Dominique Pellé <[email protected]> wrote:
> Christian Brabandt wrote:
>
>> Bram,
>> I tend to abort long running z= commands by pressing <Ctrl-C>. This
>> randomly crashed Vim for me, but until now, I couldn't reliably
>> reproduce it, possibly it is timing dependent or influenced by some
>> setting, I don't know.
>>
>> However, I could just get a stacktrace as well as some valgrind logfiles
>> (see attached tar.xz file). Both logfiles are not very helpful. It seems
>> like Vim is allocating a lot of memory and finally gets killed. The
>> problem lies in the the add_sound_suggest() function and it seems, wlen
>> runs over. When gdb caught SEGV, it was at some value of above 21000.
>>
>> Here is a patch, that makes sure, wlen doesn't increment over MAXWLEN
>> and fixes it for me.

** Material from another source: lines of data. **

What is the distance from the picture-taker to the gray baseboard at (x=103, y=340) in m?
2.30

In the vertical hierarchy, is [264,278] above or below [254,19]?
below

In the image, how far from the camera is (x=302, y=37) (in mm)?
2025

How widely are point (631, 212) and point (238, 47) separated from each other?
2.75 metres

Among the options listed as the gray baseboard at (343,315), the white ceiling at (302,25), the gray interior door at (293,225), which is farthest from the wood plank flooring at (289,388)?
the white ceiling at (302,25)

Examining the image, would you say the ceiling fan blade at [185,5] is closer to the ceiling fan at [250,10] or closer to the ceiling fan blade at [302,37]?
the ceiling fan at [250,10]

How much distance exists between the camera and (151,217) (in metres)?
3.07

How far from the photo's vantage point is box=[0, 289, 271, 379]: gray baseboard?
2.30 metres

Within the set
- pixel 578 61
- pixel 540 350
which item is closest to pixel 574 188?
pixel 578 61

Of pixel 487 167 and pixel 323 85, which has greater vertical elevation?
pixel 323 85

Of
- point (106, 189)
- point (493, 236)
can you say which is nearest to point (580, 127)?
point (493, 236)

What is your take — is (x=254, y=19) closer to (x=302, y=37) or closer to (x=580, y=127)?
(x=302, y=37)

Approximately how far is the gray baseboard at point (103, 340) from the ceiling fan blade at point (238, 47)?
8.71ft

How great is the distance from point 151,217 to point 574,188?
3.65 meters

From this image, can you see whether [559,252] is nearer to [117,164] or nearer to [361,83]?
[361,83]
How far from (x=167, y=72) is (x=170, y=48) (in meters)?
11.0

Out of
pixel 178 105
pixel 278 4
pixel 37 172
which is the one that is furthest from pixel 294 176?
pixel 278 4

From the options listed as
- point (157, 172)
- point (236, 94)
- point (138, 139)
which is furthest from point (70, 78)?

So please include it.
>>
>>
>> diff --git a/src/spell.c b/src/spell.c
>> --- a/src/spell.c
>> +++ b/src/spell.c
>> @@ -13382,6 +13382,10 @@
>> wordcount = 0;
>> for (;;)
>> {
>> + if (wlen > MAXWLEN)
>> + /* safety check */
>> + break;
>> +
>> i = 1;
>> if (wordcount == orgnr && byts[n + 1] == NUL)
>> break; /* found end of word */
>
>
> Trying to press CTRL-C right after z= as you describe, it
> did not take me long to get a crash as well using vim-7.4.92
> on Linux x86_84. This is the error I got with valgrind, which
> is different than yours:
>
> ==3900== Memcheck, a memory error detector
> ==3900== Copyright (C) 2002-2013, and GNU GPL'd, by Julian Seward et al.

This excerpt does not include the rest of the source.